Phil Dowson’s time as a coach at Saints has been a real rollercoaster ride.
But it feels that the former back row forward is now on an upward curve after a hugely testing first season.
Dowson took on a role as transition coach at Franklin’s Gardens during the summer of 2017, having just retired from playing at Worcester Warriors.
But Dowson could have been forgiven for wondering what he had walked into as Jim Mallinder was dismissed before 2018 began.
Dowson was pushed into a role as defence coach as Saints struggled to keep other teams out.
They endured a horror season, finishing ninth in the Premiership standings, having been humbled on several occasions at home and in the Champions Cup.
But when Chris Boyd arrives from the Hurricanes last summer, the Kiwi boss gave highly-rated Dowson the role of forwards coach, which had been occupied by Dorian West for so long.
And there were signs of the decision bringing rewards as the season went on, with Saints starting to improve up front.
They eventually finished fourth following a fine campaign in England’s top division, and they also won the Premiership Rugby Cup, beating Saracens in the Franklin’s Gardens final.
They pushed eventual champions Clermont Auvergne to the French team’s limit in the Challenge Cup quarter-final at Stade Marcel Michelin.
And Dowson will now be much happier with the way his coaching journey is progressing, having learned so much during his two years in the Saints management team.
“It’s a big learning curve, especially in the first year when there were lots of changes,” said the 37-year-old, who made 186 appearances for Saints between 2009 and 2015.
“Jim left, I was pushed into a coaching role where I was defence coach rather than transition coach and we conceded more points than any Northampton side ever has done before at Saracens. That was a tough day.
“But in terms of last year, I was very lucky to have coaches like Sam Vesty and Matt Ferguson who helped me. Sam obviously did similar to me and went in from playing.
“It’s about taking advice and not taking things too personally.

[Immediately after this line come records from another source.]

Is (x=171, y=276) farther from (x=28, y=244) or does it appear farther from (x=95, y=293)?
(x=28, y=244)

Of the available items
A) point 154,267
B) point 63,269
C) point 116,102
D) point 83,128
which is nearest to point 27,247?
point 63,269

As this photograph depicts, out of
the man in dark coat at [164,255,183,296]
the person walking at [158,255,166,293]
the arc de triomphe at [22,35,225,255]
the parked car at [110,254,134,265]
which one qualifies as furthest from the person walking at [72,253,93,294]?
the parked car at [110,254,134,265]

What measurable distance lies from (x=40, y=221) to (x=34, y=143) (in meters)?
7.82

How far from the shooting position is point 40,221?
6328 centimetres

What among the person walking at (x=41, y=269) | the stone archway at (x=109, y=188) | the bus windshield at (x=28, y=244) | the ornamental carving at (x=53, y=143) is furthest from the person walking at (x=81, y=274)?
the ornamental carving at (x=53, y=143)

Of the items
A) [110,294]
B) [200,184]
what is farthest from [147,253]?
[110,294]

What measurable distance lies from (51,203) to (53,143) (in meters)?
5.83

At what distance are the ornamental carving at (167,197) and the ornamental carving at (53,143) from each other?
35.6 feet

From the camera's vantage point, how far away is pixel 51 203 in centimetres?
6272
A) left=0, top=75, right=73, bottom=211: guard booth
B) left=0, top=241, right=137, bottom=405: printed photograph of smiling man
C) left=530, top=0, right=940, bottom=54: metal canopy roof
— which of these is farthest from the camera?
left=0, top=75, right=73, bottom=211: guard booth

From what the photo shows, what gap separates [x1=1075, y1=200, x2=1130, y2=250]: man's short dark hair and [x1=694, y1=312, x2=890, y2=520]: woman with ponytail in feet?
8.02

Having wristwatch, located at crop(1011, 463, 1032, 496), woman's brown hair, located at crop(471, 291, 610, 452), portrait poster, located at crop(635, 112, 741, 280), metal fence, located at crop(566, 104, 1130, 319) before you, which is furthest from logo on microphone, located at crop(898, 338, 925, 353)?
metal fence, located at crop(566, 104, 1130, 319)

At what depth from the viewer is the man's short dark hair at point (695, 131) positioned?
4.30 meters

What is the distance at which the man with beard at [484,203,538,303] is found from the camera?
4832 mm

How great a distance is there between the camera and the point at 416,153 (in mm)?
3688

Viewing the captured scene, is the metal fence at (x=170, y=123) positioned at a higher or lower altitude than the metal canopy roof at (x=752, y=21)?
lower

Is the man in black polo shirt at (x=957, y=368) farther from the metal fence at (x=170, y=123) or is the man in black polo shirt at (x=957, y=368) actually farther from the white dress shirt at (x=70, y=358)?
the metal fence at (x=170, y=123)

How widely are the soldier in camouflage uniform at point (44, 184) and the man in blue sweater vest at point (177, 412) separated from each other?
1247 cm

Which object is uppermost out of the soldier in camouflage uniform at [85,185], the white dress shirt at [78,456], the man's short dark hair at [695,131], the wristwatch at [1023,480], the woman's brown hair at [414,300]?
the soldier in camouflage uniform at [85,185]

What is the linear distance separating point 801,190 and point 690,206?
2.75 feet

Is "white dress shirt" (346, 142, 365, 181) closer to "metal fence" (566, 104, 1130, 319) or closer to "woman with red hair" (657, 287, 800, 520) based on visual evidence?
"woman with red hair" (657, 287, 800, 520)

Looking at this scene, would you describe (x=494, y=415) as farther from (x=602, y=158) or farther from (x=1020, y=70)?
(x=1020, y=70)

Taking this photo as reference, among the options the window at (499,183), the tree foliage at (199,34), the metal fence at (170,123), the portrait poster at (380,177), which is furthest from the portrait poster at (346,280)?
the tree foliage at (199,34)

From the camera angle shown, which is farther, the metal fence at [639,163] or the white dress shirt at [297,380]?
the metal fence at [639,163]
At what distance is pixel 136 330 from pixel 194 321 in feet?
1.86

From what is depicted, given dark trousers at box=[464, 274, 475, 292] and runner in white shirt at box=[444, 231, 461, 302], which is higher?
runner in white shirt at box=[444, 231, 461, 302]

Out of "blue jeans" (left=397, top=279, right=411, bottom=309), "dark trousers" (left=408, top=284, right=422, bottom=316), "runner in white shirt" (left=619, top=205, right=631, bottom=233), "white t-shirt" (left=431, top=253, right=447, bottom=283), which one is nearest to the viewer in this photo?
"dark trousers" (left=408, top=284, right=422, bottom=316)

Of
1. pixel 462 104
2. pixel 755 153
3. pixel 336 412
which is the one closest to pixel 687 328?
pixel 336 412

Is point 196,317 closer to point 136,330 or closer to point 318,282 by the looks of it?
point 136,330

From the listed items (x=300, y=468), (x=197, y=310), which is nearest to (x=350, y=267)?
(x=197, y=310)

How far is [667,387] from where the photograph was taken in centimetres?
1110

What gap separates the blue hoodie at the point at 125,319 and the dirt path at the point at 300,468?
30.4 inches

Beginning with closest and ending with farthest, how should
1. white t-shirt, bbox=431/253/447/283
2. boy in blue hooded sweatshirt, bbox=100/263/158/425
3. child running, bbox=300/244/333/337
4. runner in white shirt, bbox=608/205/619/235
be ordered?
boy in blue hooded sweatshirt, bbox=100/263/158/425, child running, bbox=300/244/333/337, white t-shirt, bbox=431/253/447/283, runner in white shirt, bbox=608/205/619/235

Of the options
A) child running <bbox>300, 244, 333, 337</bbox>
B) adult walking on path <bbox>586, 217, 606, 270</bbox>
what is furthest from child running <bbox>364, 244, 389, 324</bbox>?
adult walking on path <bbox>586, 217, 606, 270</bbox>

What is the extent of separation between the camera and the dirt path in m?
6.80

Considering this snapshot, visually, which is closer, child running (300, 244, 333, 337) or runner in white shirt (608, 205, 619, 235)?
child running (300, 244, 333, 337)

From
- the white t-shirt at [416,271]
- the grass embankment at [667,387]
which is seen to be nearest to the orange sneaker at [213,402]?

“As a player you can be single-minded and only worry about one person, so as a coach it’s about getting used to a different approach.
“I’ve enjoyed that experience and hopefully I can continue to learn.”
Saints won 11 of their 22 regular-season games in the Premiership in 2018/19, finishing fourth in a league propped up by a Newcastle team who had made the play-offs in the previous campaign.
And with ambitious London Irish, who have splashed the cash, coming up, Dowson knows it’s only going to get tougher this time round.
“It’s going to be even more competitive this year,” Dowson said. “You see who London Irish have signed and the quality of their players, and we know Stephen Myler’s already down there so it’s not going to get any easier.
“You look at the number of signings Sale have made with the South African internationals coming in and they’ve obviously got a very strong squad.
“But all the squads will be strong. All we can do is focus on ourselves and our home form is going to be absolutely paramount to our success.”